→ SELECTED TEXT:

- Opening Delimiter -

Child Crime Prevention & Safety Center

Mood Disorders

Many common mood disorders found in juveniles often include bipolar disorder, major depression, persistent depressive disorder, disruptive mood dysregulation disorder, and substance-induced mood disorder. In many cases, children who have been diagnosed for a particular mood disorder are also put at a heightened risk for a number of other disorders such as substance abuse and anxiety, which can contribute to criminality and involvement in the juvenile justice system.

Although many studies have been conducted to determine the cause of various mood disorders there is still no bright lined indicator as to the cause of these mood disorders. It is speculated that many of these various mood disorders are likely caused by some type of chemical imbalance or some delayed mental development. Additionally, it is also opined by the scientific community that these mood disorders in children can be caused by environmental factors, traumatic life experiences, and inherited through genetics.

Contrary to conventional wisdom, mood disorders are not simply a child’s feelings of sadness or depression from time to time. Mood disorders actually stem from a child’s inability to deal with, process, and manage feelings of sadness or depression which become disrupting to a child’s everyday life. Although there are certain stressful or traumatic life events that can trigger a mood disorder, it has yet to be determined if there is a correlation between the two.

Symptoms of various mood disorders in children often depend on the age of the child and the type of mood disorder that the child has been diagnosed with. Symptoms of mood disorders can include many of the following: extended periods of sadness, episodes of aggressive outbursts or violence, feelings of hopelessness, low self-worth, continuous complaints about fatigue, sudden weight loss, loss of appetite, threats of suicide, and threats of harm towards others. Symptoms of these mood disorders tend to be more evident in children than in their adult counterparts mainly because the symptoms begin to disrupt the child’s daily routine and activities which mainly occur at school.

Given the recent upswing in school-related violence, school administrators and law enforcement take any potential outbursts from a student extremely serious. This places children who have been diagnosed with a mood disorder or who are exhibiting symptoms of a mood disorder in a precarious situation. On one hand, children should be encouraged to speak up about any mental disorders or symptoms that they are struggling with so that they can be diagnosed properly and have a proper treatment plan in place. But on the other hand, children who are forthcoming and candid about their symptoms and mood disorders can potentially find themselves expelled from school and under the scrutiny of law enforcement and in all likelihood, they can end up being referred to juvenile court.

Because children who may be suffering from a mood disorder are put in this dilemma, it is imperative for parents and guardians to seek out professional help. When parents or guardians suspect that their child may be exhibiting symptoms of mood disorders it is critical that a mental health professional is sought out immediately to properly diagnose the child and begin treatment to address any potential disorders that the child may have. Since many of the symptoms of mood disorders can be easily written off as a child dealing with growing pains, it is extremely important that these potential signs and symptoms of a mood disorder do not get easily dismissed. Due to the impact that collateral consequences of a mood disorder may have on a child’s future, it is highly encouraged to address these issues as soon as they arise.

- Closing Delimiter -

→ Spatial grounding data:
- Opening Delimiter -

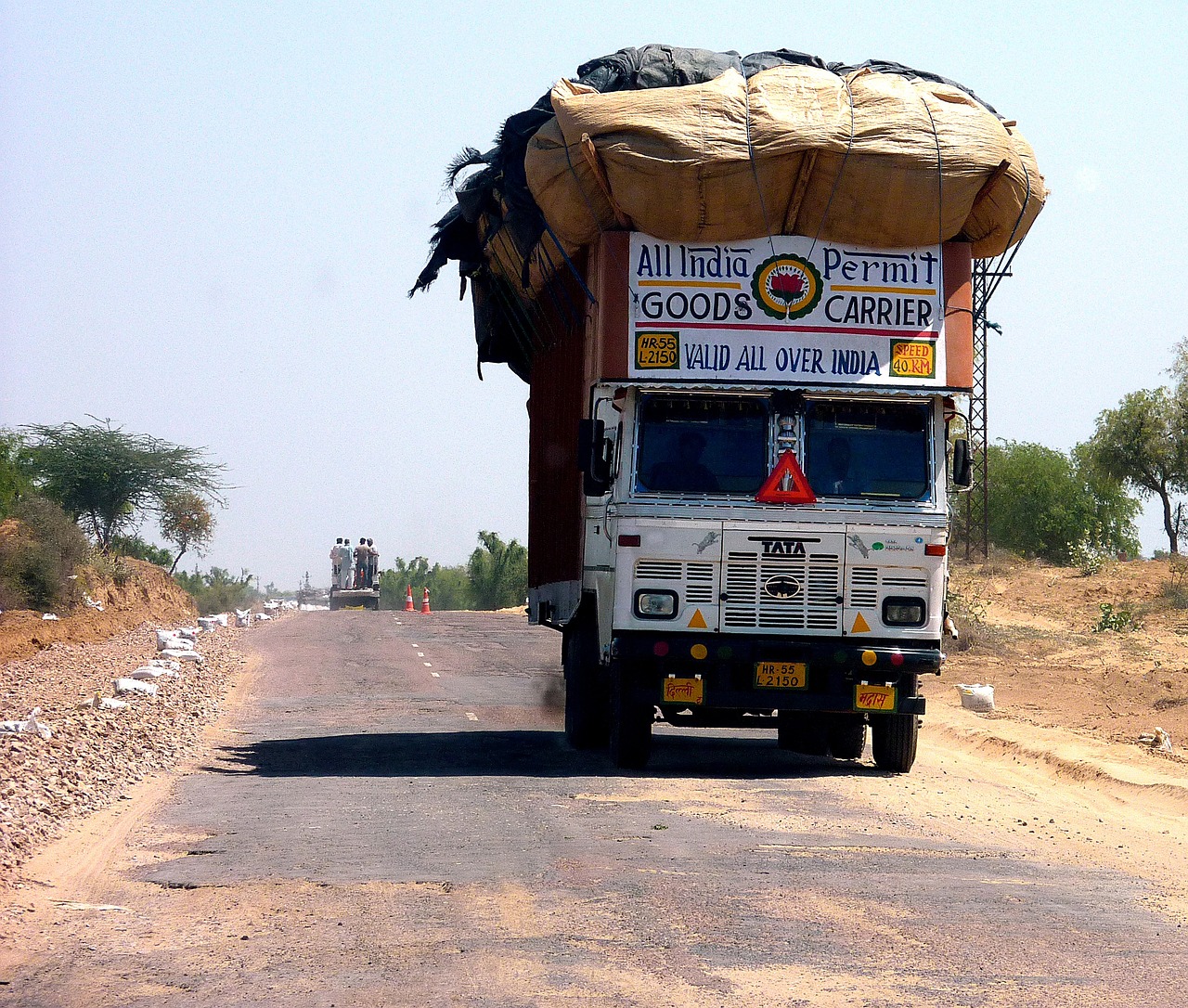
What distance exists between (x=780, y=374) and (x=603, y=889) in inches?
210

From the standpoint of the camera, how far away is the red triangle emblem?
1162cm

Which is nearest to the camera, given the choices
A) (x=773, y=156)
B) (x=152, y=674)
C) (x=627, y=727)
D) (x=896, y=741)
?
(x=773, y=156)

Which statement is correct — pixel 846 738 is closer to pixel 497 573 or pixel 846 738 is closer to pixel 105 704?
pixel 105 704

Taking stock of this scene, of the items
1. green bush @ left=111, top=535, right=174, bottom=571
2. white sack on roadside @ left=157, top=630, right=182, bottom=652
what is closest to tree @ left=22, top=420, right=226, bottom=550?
green bush @ left=111, top=535, right=174, bottom=571

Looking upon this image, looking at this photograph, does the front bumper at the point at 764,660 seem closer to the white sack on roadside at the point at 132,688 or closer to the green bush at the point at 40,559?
the white sack on roadside at the point at 132,688

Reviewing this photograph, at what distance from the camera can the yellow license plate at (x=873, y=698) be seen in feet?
38.8

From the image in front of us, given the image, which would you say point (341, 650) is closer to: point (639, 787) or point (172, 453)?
point (639, 787)

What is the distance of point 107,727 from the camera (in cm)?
1487

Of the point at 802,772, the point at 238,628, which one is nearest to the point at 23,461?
the point at 238,628

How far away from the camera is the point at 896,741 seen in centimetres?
1255

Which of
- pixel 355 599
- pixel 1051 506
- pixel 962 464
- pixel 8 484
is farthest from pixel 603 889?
pixel 1051 506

- Closing Delimiter -

→ BRIEF: Rewrite the stretch of the mood disorders text from "Contrary to conventional" through "between the two.", changing "conventional wisdom" to "popular belief". The listing above is not required for this exercise.

→ RESULT:
Contrary to popular belief, mood disorders are not simply a child’s feelings of sadness or depression from time to time. Mood disorders actually stem from a child’s inability to deal with, process, and manage feelings of sadness or depression which become disrupting to a child’s everyday life. Although there are certain stressful or traumatic life events that can trigger a mood disorder, it has yet to be determined if there is a correlation between the two.